### Task to carry out
Print the lines below from the line with "JDX-Leccinum aurantiacum 12.jpg" to the line with "Rainbow Sails Acrylic Print by Tom Dowd" exactly, keeping both ends, and print no pictures.

### Source material
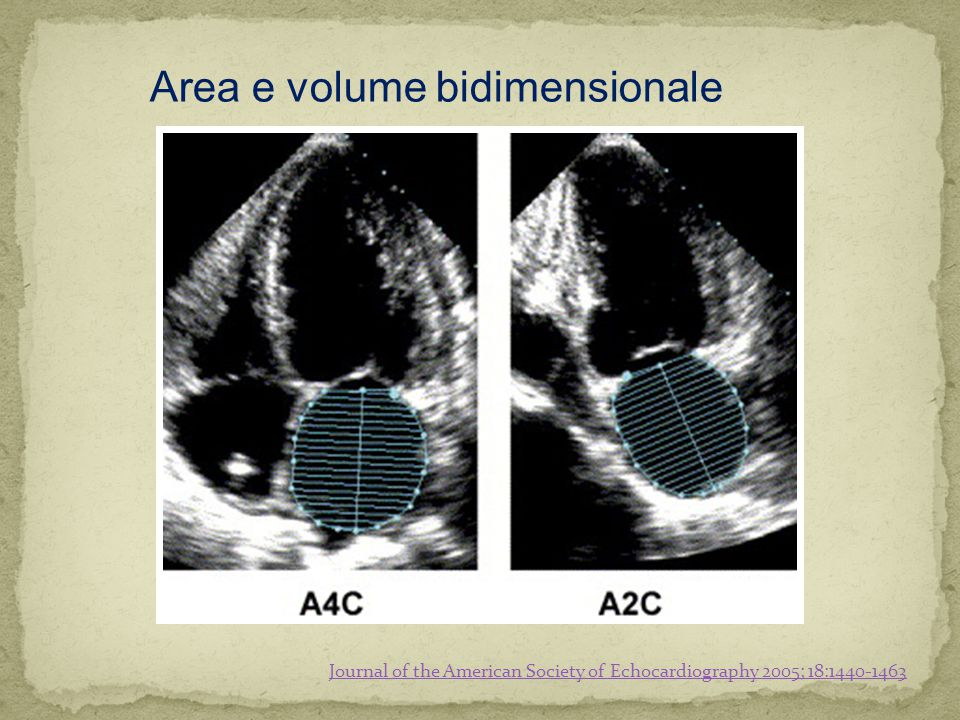 Area e volume bidimensionale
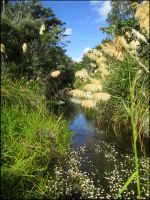 Butterfly Creek (Eastbourne New Zealand) by Galato901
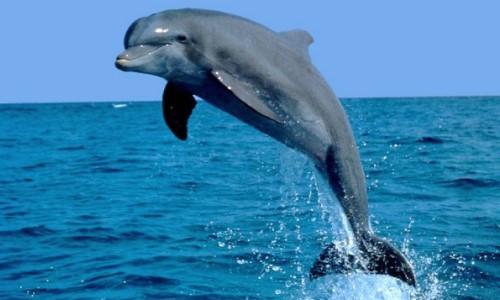 Características-del-delfín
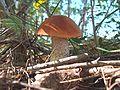 JDX-Leccinum aurantiacum 12.jpg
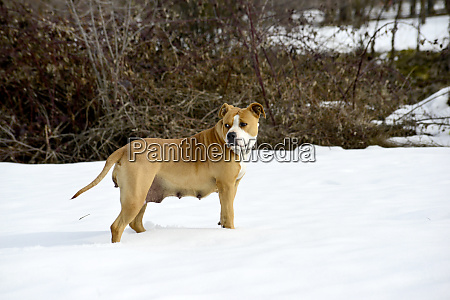 amstaff breed are posing dog on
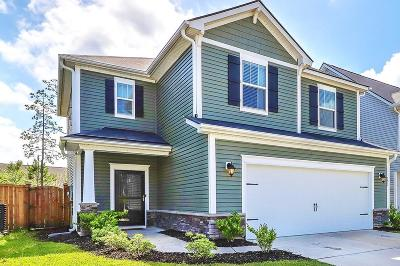 Summerville Single Family Home Contingent: 191 Basket Grass Lane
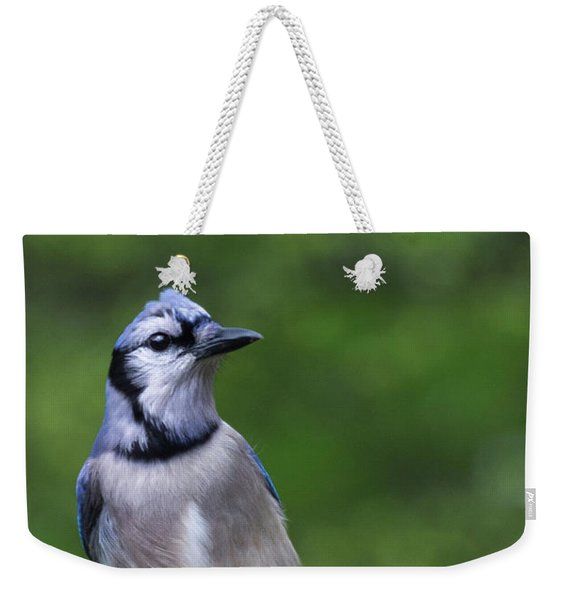 Blue Jay On Alert Weekender Tote Bag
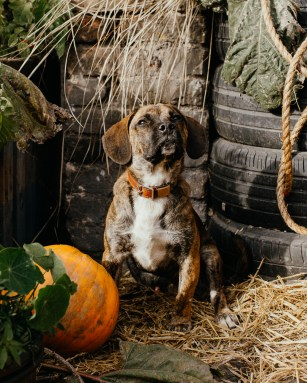 stephanie-green-london-content-creator-social-media-management-doggy-daycare-hairy-hounds-in-hackney-137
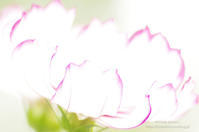 cosmos*Ⅱ - It's only photo 2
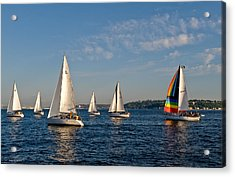 Rainbow Sails Acrylic Print by Tom Dowd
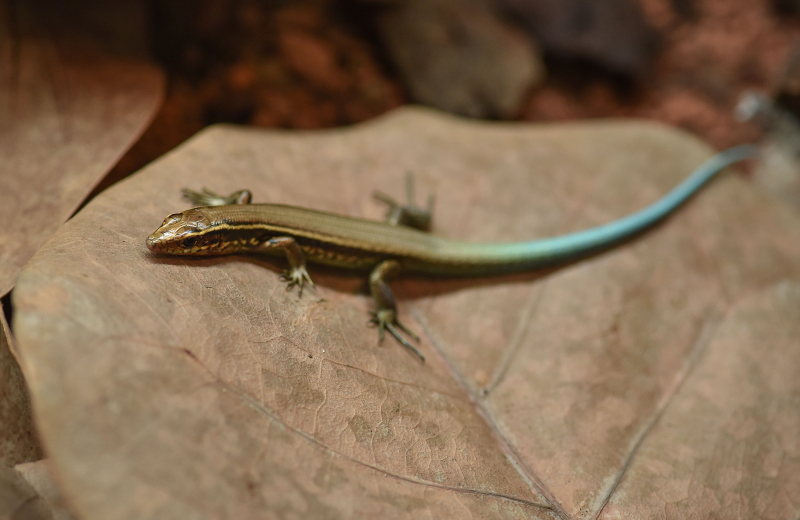 9_World first as rare Bermudian skinks hatch at Chester Zoo as part of bid to save species (12)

### Written answer
 JDX-Leccinum aurantiacum 12.jpg
 amstaff breed are posing dog on
 Summerville Single Family Home Contingent: 191 Basket Grass Lane
 Blue Jay On Alert Weekender Tote Bag
 stephanie-green-london-content-creator-social-media-management-doggy-daycare-hairy-hounds-in-hackney-137
 cosmos*Ⅱ - It's only photo 2
 Rainbow Sails Acrylic Print by Tom Dowd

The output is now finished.